API

Bulk Editing Posts at WordPress.com with the REST API

A little while ago I migrated my personal blog over to WordPress.com – and didn’t notice for quite some time that there were some issues in the body text of some of the older posts (the blog has several thousand posts). If the blog had been hosted on my own server, I could have just written a script to do a database update on the content, but it is hosted at wordpress.com – so that wasn’t an option.

I had a play with the WordPress REST API, and am happy to report that it allowed me to not only load all of the posts from my blog via a script, but also update them.

The script below is purely a guide – it will not work “out of the box”, as you will see if you read the various notes. It’s a template you can fashion to do what you want by adding the various pieces together. In my “real” version, all of the snippets are in one script, one after another.

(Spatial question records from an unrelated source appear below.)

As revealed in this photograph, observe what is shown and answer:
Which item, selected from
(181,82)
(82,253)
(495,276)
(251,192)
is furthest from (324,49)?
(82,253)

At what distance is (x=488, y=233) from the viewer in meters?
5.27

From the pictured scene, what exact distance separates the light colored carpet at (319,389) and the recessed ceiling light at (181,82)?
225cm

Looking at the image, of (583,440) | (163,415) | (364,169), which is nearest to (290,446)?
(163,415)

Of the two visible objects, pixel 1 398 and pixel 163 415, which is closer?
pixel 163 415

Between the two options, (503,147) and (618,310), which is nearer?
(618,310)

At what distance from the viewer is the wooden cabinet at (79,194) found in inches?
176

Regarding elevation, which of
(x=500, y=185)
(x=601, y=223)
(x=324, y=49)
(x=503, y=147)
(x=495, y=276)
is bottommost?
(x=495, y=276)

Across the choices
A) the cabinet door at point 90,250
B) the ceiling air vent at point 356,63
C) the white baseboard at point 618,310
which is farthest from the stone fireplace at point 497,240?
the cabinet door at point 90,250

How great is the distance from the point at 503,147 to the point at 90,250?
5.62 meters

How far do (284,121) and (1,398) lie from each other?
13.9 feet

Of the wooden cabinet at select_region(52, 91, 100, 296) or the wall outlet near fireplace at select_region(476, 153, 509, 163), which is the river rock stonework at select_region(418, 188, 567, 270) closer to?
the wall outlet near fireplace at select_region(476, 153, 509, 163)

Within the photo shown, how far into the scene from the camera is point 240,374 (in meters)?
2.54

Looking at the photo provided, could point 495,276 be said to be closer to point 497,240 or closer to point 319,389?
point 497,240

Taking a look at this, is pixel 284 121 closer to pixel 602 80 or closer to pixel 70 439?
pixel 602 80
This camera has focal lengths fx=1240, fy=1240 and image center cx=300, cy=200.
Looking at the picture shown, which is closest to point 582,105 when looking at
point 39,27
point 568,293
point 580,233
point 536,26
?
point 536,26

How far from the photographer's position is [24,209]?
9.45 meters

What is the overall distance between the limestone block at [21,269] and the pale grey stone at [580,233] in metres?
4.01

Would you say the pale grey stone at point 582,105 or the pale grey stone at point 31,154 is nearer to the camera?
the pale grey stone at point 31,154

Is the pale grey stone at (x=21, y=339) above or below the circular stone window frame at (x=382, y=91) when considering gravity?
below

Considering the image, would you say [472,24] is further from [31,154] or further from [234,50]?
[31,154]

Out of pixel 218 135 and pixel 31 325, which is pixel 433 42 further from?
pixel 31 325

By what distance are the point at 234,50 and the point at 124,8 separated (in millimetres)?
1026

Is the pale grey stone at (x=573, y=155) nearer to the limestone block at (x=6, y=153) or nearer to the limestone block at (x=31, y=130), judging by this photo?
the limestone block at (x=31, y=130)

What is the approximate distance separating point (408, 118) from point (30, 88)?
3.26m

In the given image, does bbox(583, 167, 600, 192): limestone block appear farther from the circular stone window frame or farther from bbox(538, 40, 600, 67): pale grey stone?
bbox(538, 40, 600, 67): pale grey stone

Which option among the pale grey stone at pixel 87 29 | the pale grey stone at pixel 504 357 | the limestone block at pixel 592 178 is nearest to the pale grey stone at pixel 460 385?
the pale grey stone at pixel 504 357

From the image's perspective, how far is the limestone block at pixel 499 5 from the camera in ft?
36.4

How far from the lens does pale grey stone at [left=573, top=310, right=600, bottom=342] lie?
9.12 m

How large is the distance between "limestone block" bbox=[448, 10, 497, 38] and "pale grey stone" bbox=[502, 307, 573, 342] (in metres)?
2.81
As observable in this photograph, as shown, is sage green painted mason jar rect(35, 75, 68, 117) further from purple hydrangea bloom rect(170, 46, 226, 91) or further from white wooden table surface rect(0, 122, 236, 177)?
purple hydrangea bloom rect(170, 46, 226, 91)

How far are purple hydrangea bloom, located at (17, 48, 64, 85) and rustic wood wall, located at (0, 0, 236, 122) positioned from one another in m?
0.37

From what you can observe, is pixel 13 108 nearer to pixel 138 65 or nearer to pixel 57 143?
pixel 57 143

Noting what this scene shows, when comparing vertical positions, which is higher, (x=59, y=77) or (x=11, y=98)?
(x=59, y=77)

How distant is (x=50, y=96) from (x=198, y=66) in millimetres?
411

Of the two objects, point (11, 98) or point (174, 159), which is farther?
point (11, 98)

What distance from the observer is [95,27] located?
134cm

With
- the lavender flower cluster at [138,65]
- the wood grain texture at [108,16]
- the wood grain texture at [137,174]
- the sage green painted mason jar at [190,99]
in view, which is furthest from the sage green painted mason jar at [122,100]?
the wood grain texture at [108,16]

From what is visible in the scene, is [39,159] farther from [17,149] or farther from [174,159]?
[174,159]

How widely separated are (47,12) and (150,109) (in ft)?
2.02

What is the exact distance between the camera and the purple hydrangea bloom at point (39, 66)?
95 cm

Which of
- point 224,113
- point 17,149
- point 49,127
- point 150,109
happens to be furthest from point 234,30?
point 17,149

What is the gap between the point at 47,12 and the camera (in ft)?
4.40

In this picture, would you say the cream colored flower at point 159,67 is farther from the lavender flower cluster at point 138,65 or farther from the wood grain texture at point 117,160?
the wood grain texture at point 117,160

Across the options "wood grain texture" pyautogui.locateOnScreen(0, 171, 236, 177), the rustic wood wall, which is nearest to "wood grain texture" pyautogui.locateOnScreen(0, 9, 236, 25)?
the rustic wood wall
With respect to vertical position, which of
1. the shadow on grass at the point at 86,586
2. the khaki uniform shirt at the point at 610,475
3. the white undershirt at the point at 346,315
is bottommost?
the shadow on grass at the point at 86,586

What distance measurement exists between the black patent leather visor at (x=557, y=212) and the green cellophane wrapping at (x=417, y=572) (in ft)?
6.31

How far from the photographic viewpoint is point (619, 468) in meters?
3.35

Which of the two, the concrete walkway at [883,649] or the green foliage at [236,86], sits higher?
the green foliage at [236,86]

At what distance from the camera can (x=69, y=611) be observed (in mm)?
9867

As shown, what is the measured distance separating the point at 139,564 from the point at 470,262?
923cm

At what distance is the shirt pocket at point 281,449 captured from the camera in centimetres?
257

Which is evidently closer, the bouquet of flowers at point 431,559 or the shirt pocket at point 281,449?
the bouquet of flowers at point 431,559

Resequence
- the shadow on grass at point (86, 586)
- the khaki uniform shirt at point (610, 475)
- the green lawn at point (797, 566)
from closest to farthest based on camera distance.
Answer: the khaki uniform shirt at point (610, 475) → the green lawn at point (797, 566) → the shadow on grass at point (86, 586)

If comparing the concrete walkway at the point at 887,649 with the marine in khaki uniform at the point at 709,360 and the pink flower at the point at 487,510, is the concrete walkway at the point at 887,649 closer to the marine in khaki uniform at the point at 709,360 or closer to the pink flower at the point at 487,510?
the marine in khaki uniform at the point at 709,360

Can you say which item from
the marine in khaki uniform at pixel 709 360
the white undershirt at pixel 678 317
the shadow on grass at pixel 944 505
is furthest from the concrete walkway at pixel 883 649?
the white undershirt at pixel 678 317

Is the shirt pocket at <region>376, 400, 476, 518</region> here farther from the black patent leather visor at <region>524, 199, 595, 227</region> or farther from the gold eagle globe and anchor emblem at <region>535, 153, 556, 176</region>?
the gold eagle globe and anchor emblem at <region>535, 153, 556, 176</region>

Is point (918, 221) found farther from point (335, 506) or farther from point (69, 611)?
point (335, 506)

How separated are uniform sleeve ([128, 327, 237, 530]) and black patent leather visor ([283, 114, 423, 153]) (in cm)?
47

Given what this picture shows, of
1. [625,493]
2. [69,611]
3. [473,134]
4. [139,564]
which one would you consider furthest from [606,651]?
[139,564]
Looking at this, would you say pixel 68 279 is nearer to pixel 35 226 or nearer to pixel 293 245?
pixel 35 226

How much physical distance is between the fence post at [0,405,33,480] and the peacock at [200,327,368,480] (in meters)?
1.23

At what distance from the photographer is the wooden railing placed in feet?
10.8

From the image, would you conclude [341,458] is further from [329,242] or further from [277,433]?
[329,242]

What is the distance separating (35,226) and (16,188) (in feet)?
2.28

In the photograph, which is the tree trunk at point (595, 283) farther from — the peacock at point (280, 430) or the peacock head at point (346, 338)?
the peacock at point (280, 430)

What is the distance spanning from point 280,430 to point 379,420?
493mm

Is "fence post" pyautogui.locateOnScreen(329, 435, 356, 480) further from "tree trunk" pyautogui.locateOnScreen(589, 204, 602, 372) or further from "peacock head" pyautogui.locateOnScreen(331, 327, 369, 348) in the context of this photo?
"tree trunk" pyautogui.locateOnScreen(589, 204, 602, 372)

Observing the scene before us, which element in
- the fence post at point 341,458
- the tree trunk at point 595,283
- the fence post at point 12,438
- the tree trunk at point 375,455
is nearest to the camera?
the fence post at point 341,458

Oh – and finally – worth noting that this is PHP, and I ran it at the command line in a virtual machine running Ubuntu Server 16.x, spun up at Digital Ocean, and then destroyed afterwards. It cost pennies for the time it existed. The only installs I had to do on the VM were PHP 7, and PHP CURL. There would be nothing to stop you converting it into a PHP script running in a browser, except you would probably hit time-outs. The nice thing about running it at the command line is you get to see progress as it runs.

Get an Access Token

Although some methods of the WordPress API (such as retrieving sites, and posts) require no authentication, we will be calling update later – so will need to get an access token. To do this you have to configure an application at developer.wordpress.com/apps, which will give you a Client ID, and a Client Secret string (the snippet below should be self explanatory).

$client_id = '...';
$client_secret = '...';
$site_url = 'your_blog_name.wordpress.com';
$username = '...';
$password = '...';

// get an access token
$curl = curl_init( 'https://public-api.wordpress.com/oauth2/token' );
curl_setopt( $curl, CURLOPT_POST, true );
curl_setopt( $curl, CURLOPT_POSTFIELDS, array(
    'client_id' => $client_id,
    'client_secret' => $client_secret,
    'grant_type' => 'password',
    'username' => $username,
    'password' => $password,
) );
curl_setopt( $curl, CURLOPT_RETURNTRANSFER, 1);
$auth = curl_exec( $curl );
$auth = json_decode($auth);
$access_token = $auth->access_token;

print "Access Token [".$access_token."]\r\n\r\n";

Get Site Information

The REST API call to retrieve posts needs the internal WordPress ID of your site – to get this you need to call the Sites API.

// get site info
$site_options = array (
    'http' =>
    array (
    'ignore_errors' => true,
    ),
);
$site_context = stream_context_create( $site_options );
$site_response = file_get_contents(
    'https://public-api.wordpress.com/rest/v1.2/sites/'.$site_url.'/',
    false,
    $site_context
);
$site_response = json_decode( $site_response );
$site_id = $site_response->ID;

Retrieve the Posts and Update Them

To get hold of the posts from the blog, we need to repeatedly call the posts API, with a number of parameters – essentially the number of posts to grab in each iteration, and the number of pages to try and loop through. There are a number of ways of iterating the pages – I have gone with a very hacky way that suited my needs – you could be far more clever, and use the page_handle data that comes back with the response data.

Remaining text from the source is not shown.